Ein positiver Aspekt ist aber auch die enorme Flexibilität. Ich hab mein Daily Meeting kurz vor Mittag, was ich bis dahin mache und wann ich mit der Arbeit anfange, ist herzlich egal, solange ich im groben Schnitt über mehre Tage die 8 Stunden einhalte und die Aufgaben gut erledige. Es stört auch niemanden, wenn ich Mal spontan eine zweite Pause einschiebe, um den Kopf frei zu bekommen, oder wenn ich früher Feierabend mache, oder sogar kurzfristig einen Tag Urlaub bekomme. Das ist natürlich stark von der Firma und den Kollegen, Meetings, etc. abhängig, aber die teils sehr langfristigen Planungen machen das überhaupt erst möglich.
Es gibt also keine einfache Ja/Nein-Antwort, es hängt viel mehr von der Firma, den Projekten, der aktuellen Situation, dem Arbeitsumfeld, den verwendeten Projekten, etc. ab. Ein sehr entscheidender Teil bist aber auch Du und wie Du mit der Belastung umgehst, plump gesagt: Dein Mindset.
Deshalb erzähle ich auch immer wieder jedem, der den Beruf nur ergreifen will, weil's viel Geld gibt: Lass es. Ja, die Gehälter sind hoch und es gibt viele weitere Vorteile, da hört die Geschichte aber nicht auf.
Hohe Gehälter gibt's nur, wenn man auch gut im Job ist, das kommt aber nicht von alleine und mit dem Studium oder der Ausbildung bist Du auch nicht fertig. Du hast VIELLEICHT gerade Mal einen Teil der Grundlagen, um dann mit der eigentlichen "Ausbildung" anzufangen - nur dass das den meisten Chefs gar nicht bewusst ist, die fragen sich dann, warum sie ein so hohes Gehalt zahlen sollen - oder sie zahlen es einfach nicht - oder nicht mehr.
Und die Belastung kann je Situation sehr nervenaufreibend sein, wer nicht von sich aus gerne am Ball bleibt und aus der Arbeit an sich eine Motivation ziehen kann, wird sehr viel mehr Probleme im Arbeitsalltag haben, die ggf. auch bis zu einem Burnout führen.
Außerdem macht die Arbeit keinen Spaß und ist dann nur noch anstrengend und frustrierend.
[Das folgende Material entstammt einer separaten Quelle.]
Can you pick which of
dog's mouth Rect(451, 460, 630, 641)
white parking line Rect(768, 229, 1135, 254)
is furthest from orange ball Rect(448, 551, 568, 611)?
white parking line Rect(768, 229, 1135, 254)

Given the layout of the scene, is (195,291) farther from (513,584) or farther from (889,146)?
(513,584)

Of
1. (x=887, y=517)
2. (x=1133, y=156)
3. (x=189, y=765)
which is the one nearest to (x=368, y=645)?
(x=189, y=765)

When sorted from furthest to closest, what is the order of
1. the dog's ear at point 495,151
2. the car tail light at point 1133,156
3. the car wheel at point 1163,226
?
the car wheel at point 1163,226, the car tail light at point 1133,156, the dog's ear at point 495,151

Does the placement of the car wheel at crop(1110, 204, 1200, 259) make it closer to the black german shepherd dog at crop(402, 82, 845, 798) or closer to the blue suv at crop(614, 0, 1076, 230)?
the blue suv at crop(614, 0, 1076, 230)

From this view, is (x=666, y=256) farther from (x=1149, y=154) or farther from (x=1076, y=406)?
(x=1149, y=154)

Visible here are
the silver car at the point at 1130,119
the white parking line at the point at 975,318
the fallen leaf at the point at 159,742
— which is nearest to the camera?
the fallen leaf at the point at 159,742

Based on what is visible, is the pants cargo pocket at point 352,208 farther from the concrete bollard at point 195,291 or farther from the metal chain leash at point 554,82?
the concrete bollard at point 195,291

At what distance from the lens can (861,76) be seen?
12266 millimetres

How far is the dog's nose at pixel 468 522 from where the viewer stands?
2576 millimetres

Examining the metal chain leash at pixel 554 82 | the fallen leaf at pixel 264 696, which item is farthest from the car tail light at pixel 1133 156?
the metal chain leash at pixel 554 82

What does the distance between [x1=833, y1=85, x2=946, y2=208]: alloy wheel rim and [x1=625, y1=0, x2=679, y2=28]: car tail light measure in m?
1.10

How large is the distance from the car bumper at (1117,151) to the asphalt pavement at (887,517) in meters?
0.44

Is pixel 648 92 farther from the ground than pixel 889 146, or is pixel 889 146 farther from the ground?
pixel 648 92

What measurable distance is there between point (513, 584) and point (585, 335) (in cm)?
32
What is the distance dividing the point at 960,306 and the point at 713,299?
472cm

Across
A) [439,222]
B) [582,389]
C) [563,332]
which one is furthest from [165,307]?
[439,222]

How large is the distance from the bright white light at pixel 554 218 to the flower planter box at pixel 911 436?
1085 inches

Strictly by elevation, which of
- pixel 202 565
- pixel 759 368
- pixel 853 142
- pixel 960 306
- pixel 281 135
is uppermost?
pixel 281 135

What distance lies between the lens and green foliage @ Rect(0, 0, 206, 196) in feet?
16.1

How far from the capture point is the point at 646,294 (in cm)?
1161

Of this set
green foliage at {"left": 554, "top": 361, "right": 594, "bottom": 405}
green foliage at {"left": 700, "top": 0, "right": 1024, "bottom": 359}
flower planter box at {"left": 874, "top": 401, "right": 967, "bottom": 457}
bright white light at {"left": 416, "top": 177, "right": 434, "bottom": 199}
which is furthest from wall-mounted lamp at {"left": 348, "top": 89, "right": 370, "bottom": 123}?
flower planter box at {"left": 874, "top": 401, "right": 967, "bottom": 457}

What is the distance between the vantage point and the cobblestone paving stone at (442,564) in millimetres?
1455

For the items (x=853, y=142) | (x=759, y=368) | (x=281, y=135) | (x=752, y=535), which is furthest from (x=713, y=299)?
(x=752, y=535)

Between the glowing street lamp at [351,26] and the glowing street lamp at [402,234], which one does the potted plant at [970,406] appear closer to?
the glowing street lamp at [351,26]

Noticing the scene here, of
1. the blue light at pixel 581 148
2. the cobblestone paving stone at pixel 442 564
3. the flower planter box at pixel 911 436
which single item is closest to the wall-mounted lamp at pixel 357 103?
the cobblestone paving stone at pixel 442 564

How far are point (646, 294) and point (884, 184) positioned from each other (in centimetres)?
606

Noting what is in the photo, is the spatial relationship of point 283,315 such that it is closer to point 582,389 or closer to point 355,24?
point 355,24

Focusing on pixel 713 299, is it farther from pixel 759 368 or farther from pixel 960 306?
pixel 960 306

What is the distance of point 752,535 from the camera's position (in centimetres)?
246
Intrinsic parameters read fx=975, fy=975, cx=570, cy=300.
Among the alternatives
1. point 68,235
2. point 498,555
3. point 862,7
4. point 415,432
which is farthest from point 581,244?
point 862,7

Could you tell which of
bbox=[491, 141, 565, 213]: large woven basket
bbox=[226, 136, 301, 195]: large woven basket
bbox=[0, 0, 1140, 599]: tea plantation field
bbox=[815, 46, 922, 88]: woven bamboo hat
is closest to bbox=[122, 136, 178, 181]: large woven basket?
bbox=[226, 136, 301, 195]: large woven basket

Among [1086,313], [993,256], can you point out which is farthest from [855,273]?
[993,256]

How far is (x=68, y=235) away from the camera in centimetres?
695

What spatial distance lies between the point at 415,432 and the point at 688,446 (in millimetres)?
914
Mir ist aber auch bewusst, dass das für viele Menschen in anderen Berufen leider die Normalität ist.
PS:
Ein Aspekt, der mir zum Schluss noch eingefallen ist und den ich auch wichtig finde:
Die Arbeit als Softwareentwickler trainiert sehr das individuelle Frustrationstoleranz.
Ein hohes Durchhaltevermögen kann deine Belastungsgrenze stark anheben, das kann sowohl im privaten Umfeld, als auch bei der Arbeit eine sehr wichtige Ressource sein.